Document section:
A Brief History of Motion Capture for Computer Character Animation

David J. Sturman
104, av. du Président Kennedy
75016 Paris France

Reference: "Character Motion Systems", SIGGRAPH 94: Course 9


The use of motion capture for computer character animation is relatively new, having begun in the late 1970's, and only now beginning to become widespread.

Motion capture is the recording of human body movement (or other movement) for immediate or delayed analysis and playback. The information captured can be as general as the simple position of the body in space or as complex as the deformations of the face and muscle masses. Motion capture for computer character animation involves the mapping of human motion onto the motion of a computer character. The mapping can be direct, such as human arm motion controlling a character’s arm motion, or indirect, such as human hand and finger patterns controlling a character’s skin color or emotional state.

Data section:

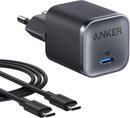Anker Nano 45W USB-C Hurtigoplader til iPhone, MacBook, iPad, Samsung Galaxy inkl. 1,8 m kabel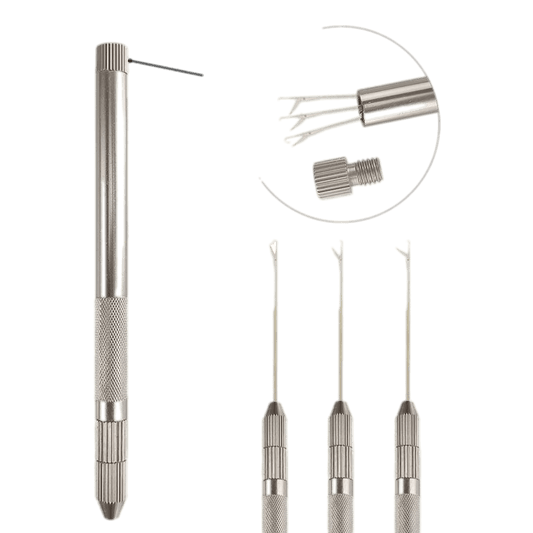 2 in 1 Hair Extension Tools, Includes Loop Needle Threader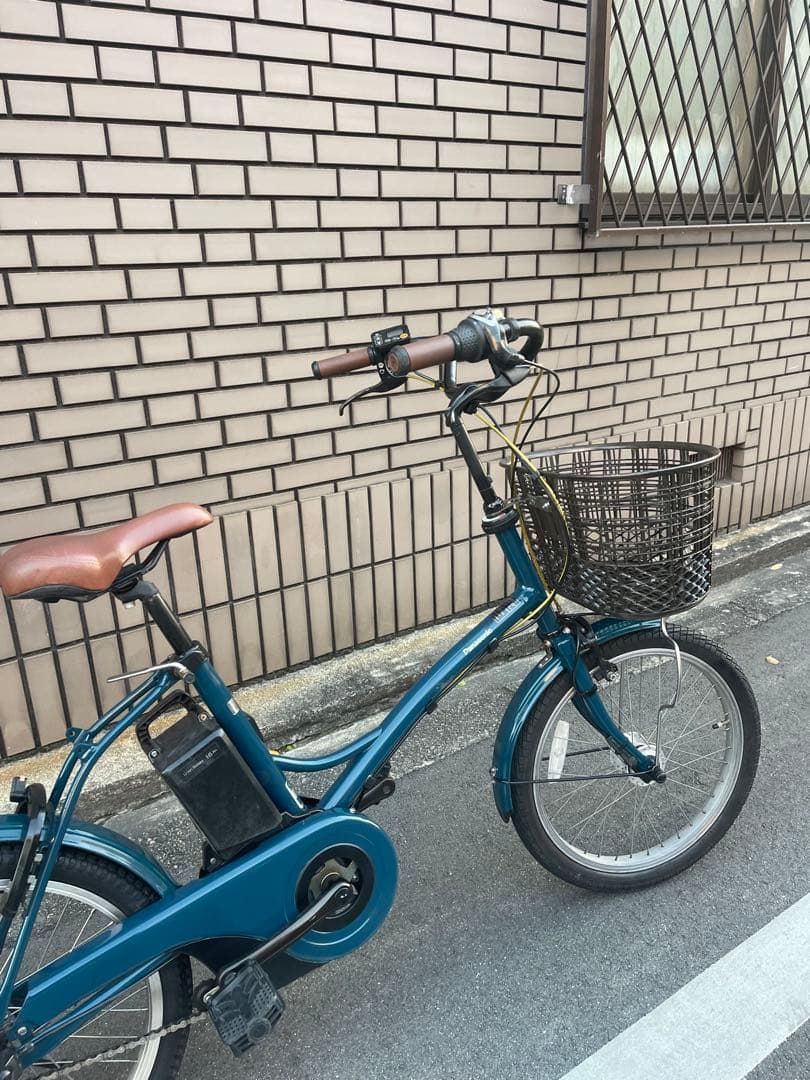 12ahパナソニックミニ電動アシスト自転車20インチ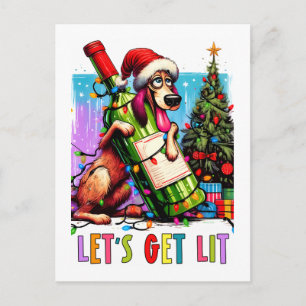 Festive Pup  Postcard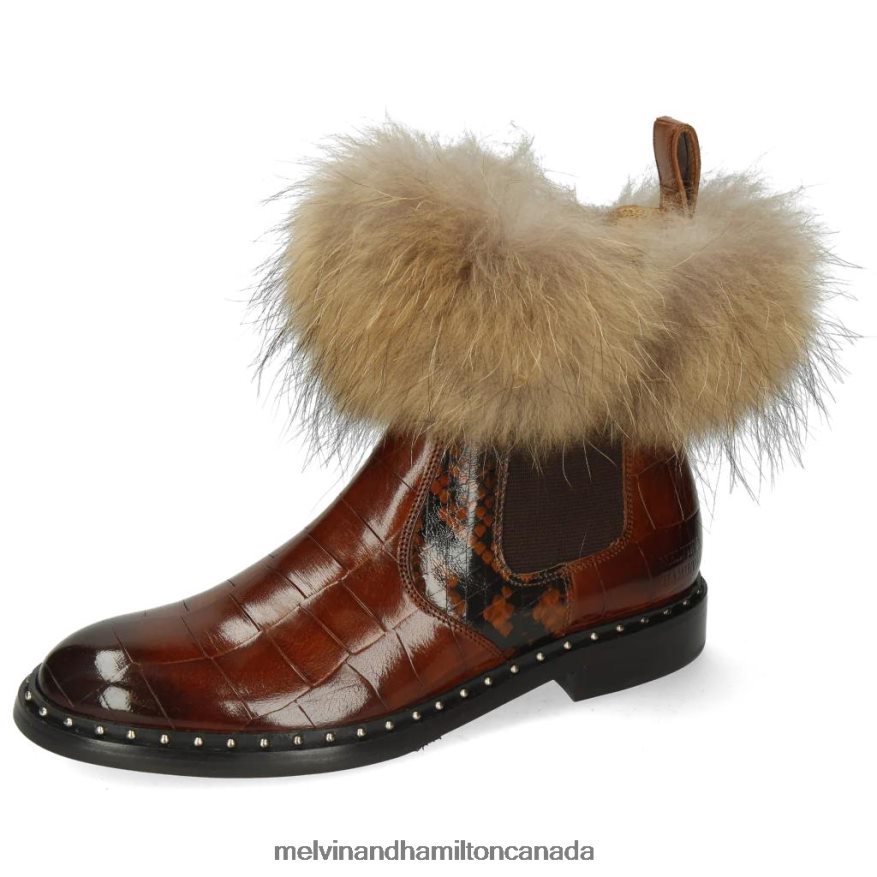 Women Melvin & Hamilton Brown Sally 114 Ankle Boots P4V68P972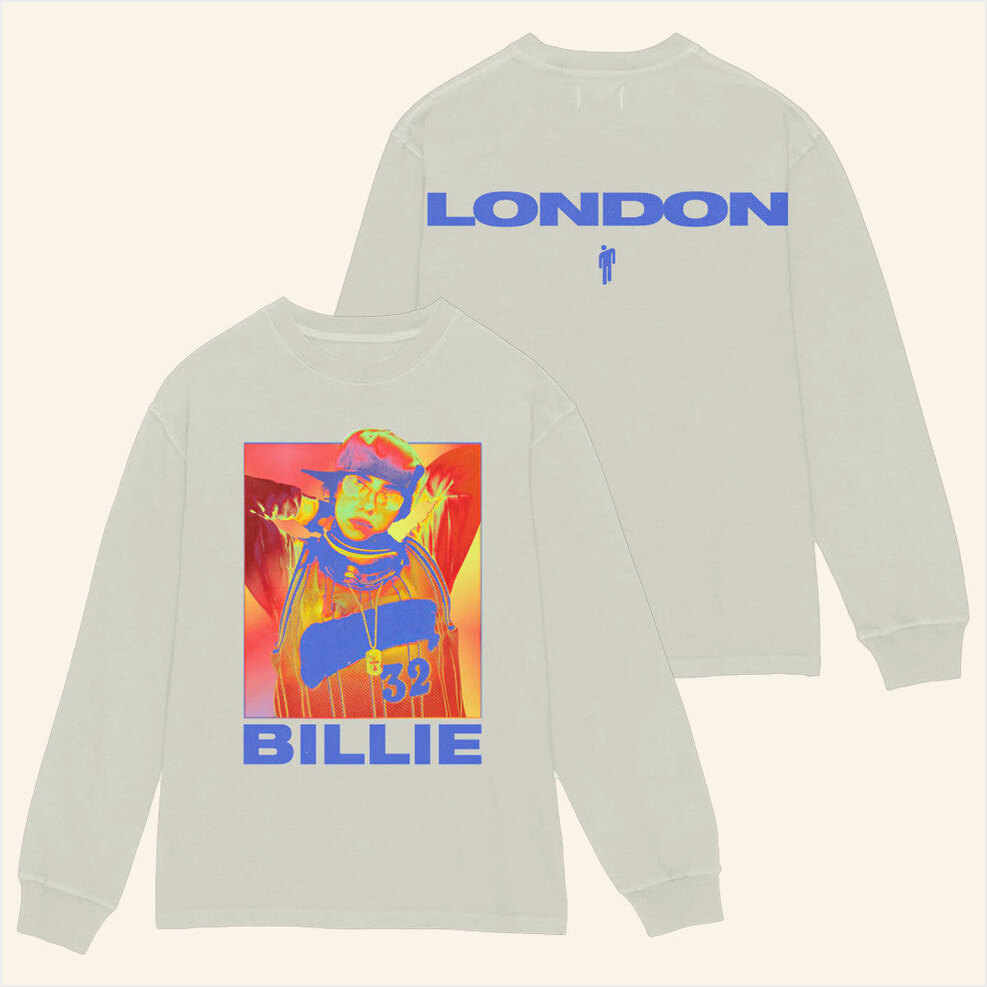 Heat Map London Long Sleeve Shirt Billie Eilish Merch Presents For Boyfriend Christmas Presents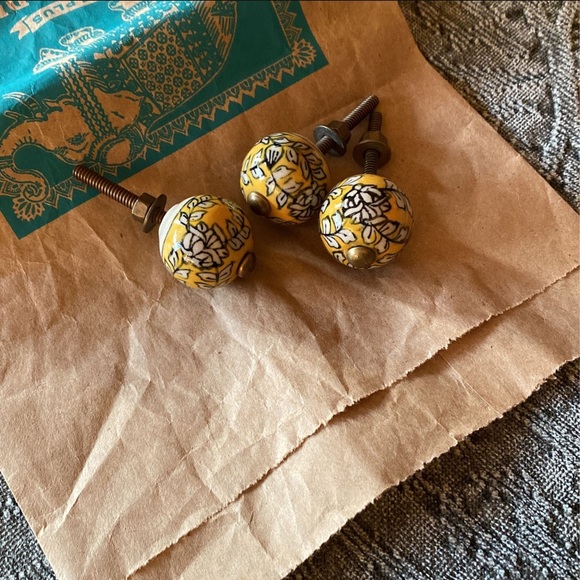 Cost Plus World Market Other - 3 Ceramic Knobs from World Market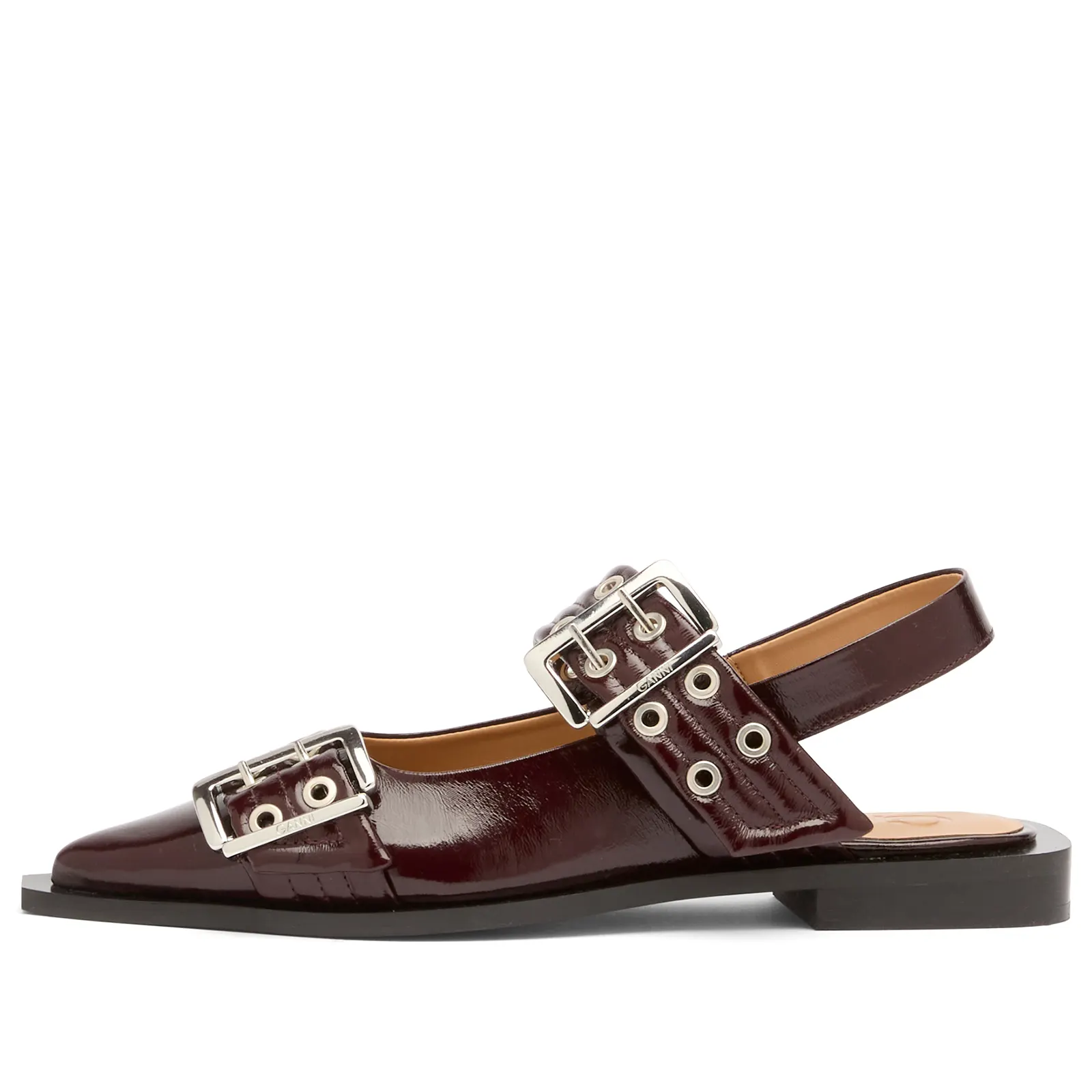 GANNI Feminine Buckle Ballerina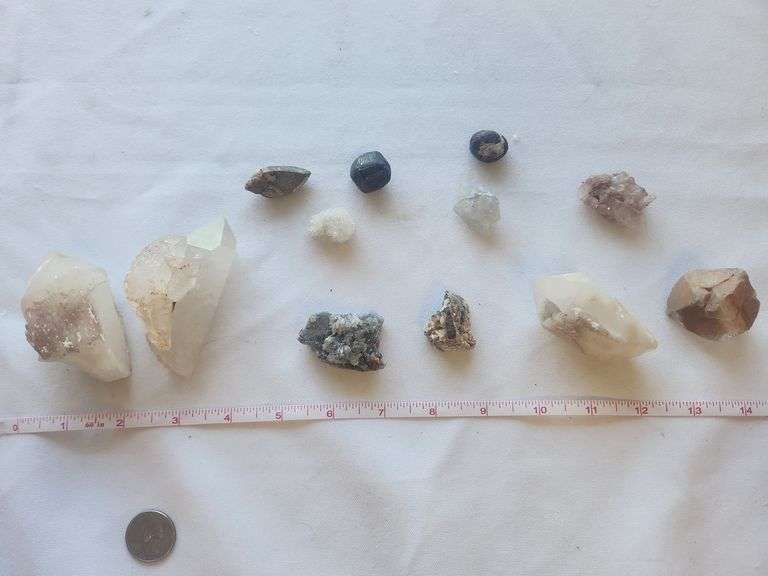 Mixed Himalayan Asian Crystals Quartz lot druzy candle garnet image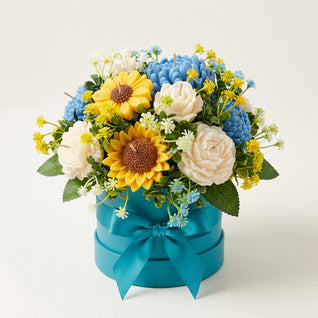 Sunburst & Sky™ Signature Flower Candle Bouquet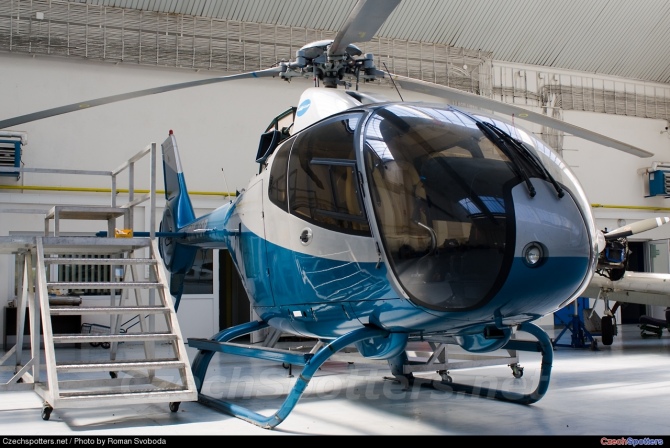 DSA: Demontáž motora Eurocopter EC 120B OM-JOP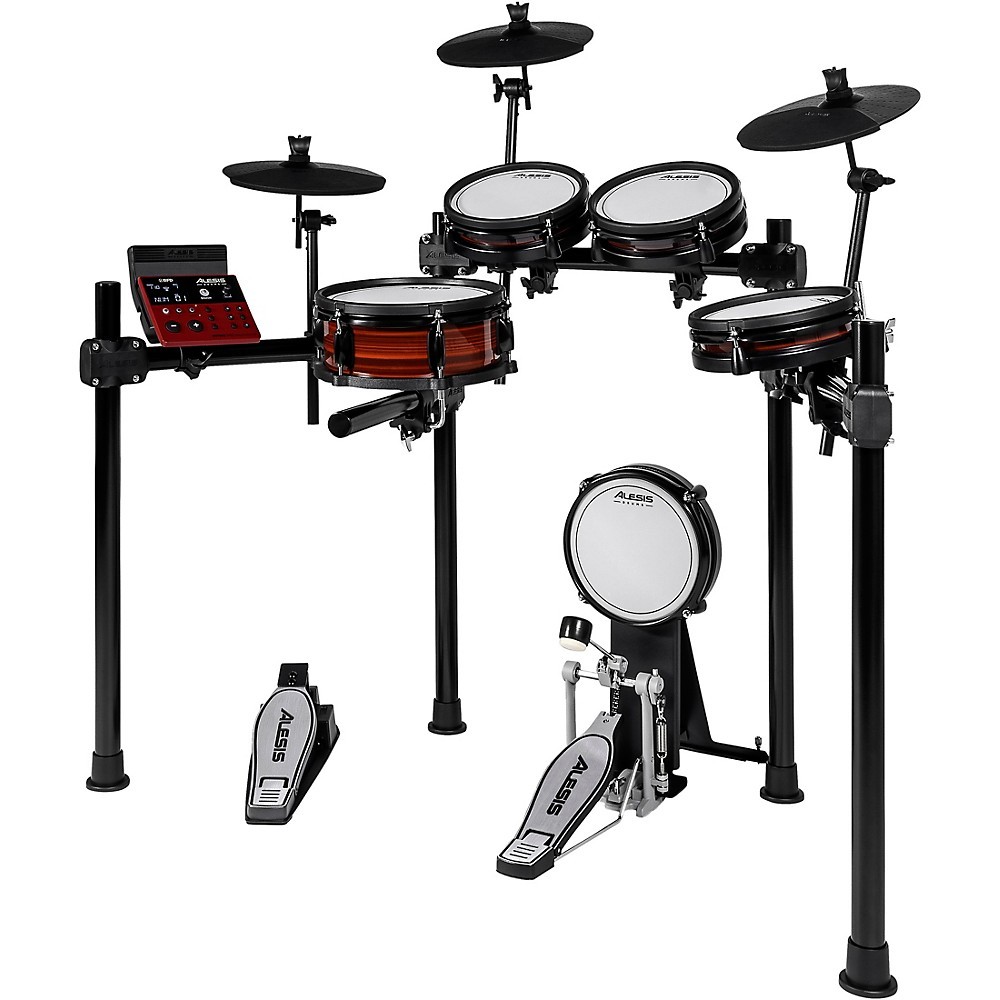 Alesis Nitro Pro 8-Piece Pro Electronic Drum Kit With Mesh Heads & Bluetooth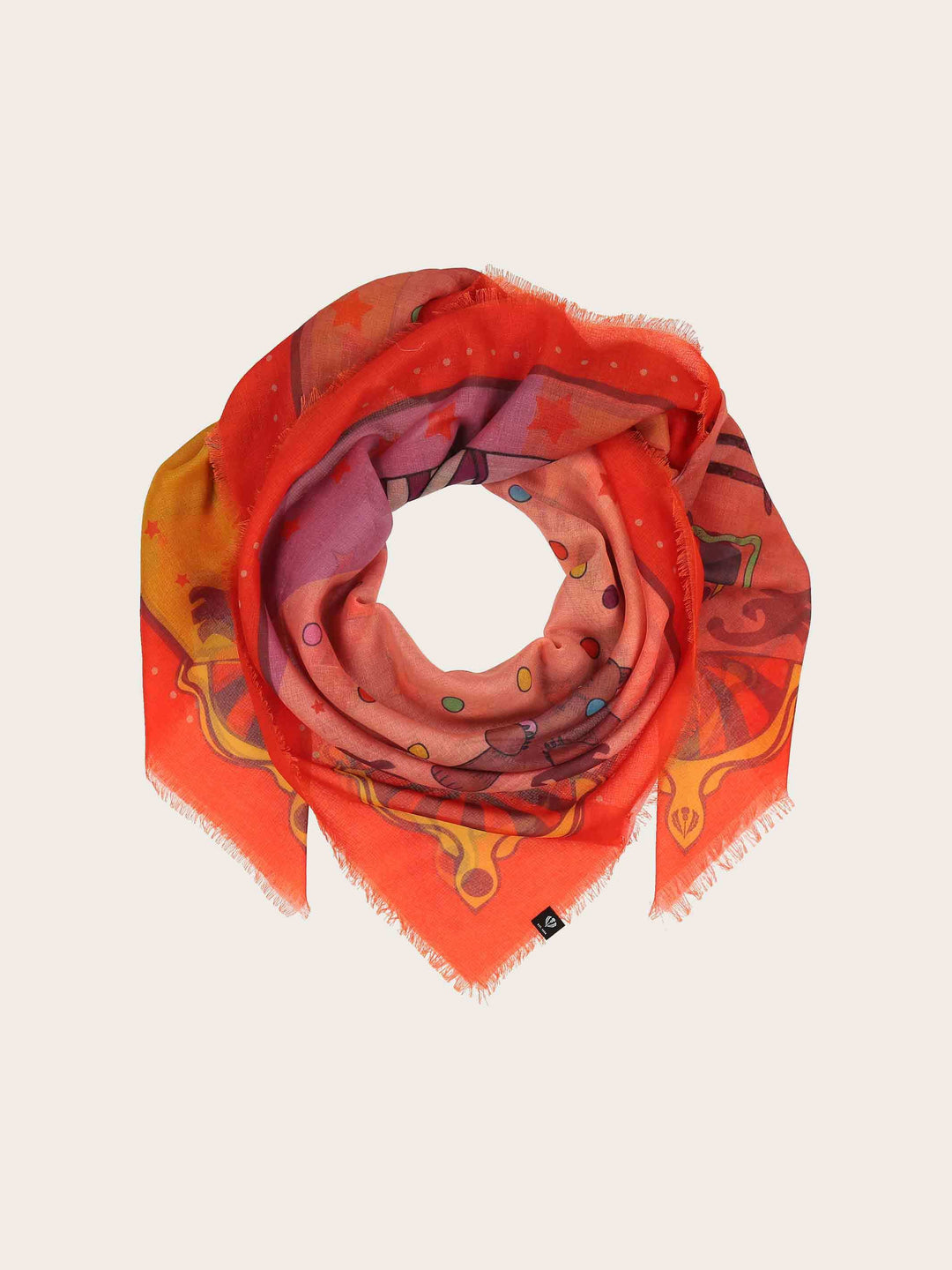 Sustainability Edition - Tuch mit Zirkus-Print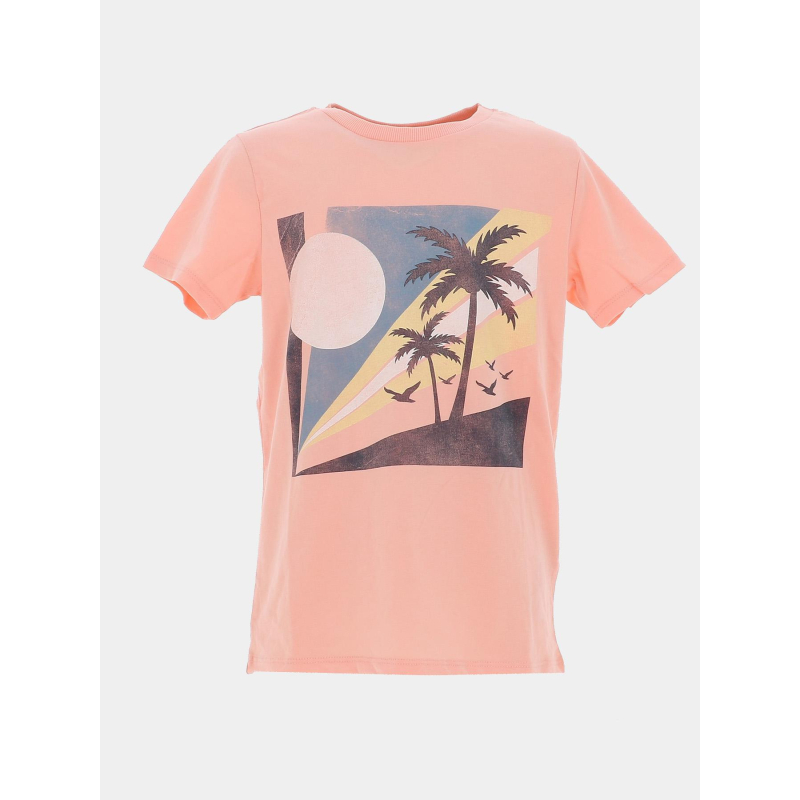 T-shirt surf fallian rose orange enfant - Name It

What is expected:
Rewrite the motion capture history between "A Brief History" and "to become widespread.", inclusive, swapping "widespread" for "common".

Written solution:
A Brief History of Motion Capture for Computer Character Animation

David J. Sturman
104, av. du Président Kennedy
75016 Paris France

Reference: "Character Motion Systems", SIGGRAPH 94: Course 9


The use of motion capture for computer character animation is relatively new, having begun in the late 1970's, and only now beginning to become common.